→ **The task**
Scan the records below for the word "following". Copy each line where it appears.

=== Source information ===

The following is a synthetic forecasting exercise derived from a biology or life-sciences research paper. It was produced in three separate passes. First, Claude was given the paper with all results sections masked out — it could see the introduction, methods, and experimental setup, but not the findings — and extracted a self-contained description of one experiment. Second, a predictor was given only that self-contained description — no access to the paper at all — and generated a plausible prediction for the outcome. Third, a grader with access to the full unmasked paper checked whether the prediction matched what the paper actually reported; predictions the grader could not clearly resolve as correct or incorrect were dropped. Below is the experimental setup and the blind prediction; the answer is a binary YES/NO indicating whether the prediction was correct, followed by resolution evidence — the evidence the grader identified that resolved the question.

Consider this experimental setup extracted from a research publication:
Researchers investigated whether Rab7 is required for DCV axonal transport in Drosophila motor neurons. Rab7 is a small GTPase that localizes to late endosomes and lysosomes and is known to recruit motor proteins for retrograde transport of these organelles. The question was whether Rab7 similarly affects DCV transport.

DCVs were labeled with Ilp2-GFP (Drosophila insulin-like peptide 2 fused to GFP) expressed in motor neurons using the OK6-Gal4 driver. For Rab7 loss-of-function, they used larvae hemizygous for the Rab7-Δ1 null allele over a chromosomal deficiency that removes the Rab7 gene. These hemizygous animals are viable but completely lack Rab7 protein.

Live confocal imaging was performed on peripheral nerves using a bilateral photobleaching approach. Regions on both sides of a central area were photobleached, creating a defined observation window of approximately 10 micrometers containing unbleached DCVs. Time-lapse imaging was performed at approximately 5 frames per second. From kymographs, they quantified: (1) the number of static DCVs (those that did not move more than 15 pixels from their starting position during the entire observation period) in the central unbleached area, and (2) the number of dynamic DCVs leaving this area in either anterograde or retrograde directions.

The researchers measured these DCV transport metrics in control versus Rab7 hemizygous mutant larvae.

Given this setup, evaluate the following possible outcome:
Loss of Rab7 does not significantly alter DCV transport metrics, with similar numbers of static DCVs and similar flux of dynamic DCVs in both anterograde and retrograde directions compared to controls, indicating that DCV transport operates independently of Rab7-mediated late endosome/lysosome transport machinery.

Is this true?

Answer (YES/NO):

===

→ **Answer section**
The following is a synthetic forecasting exercise derived from a biology or life-sciences research paper. It was produced in three separate passes. First, Claude was given the paper with all results sections masked out — it could see the introduction, methods, and experimental setup, but not the findings — and extracted a self-contained description of one experiment. Second, a predictor was given only that self-contained description — no access to the paper at all — and generated a plausible prediction for the outcome. Third, a grader with access to the full unmasked paper checked whether the prediction matched what the paper actually reported; predictions the grader could not clearly resolve as correct or incorrect were dropped. Below is the experimental setup and the blind prediction; the answer is a binary YES/NO indicating whether the prediction was correct, followed by resolution evidence — the evidence the grader identified that resolved the question.
Given this setup, evaluate the following possible outcome:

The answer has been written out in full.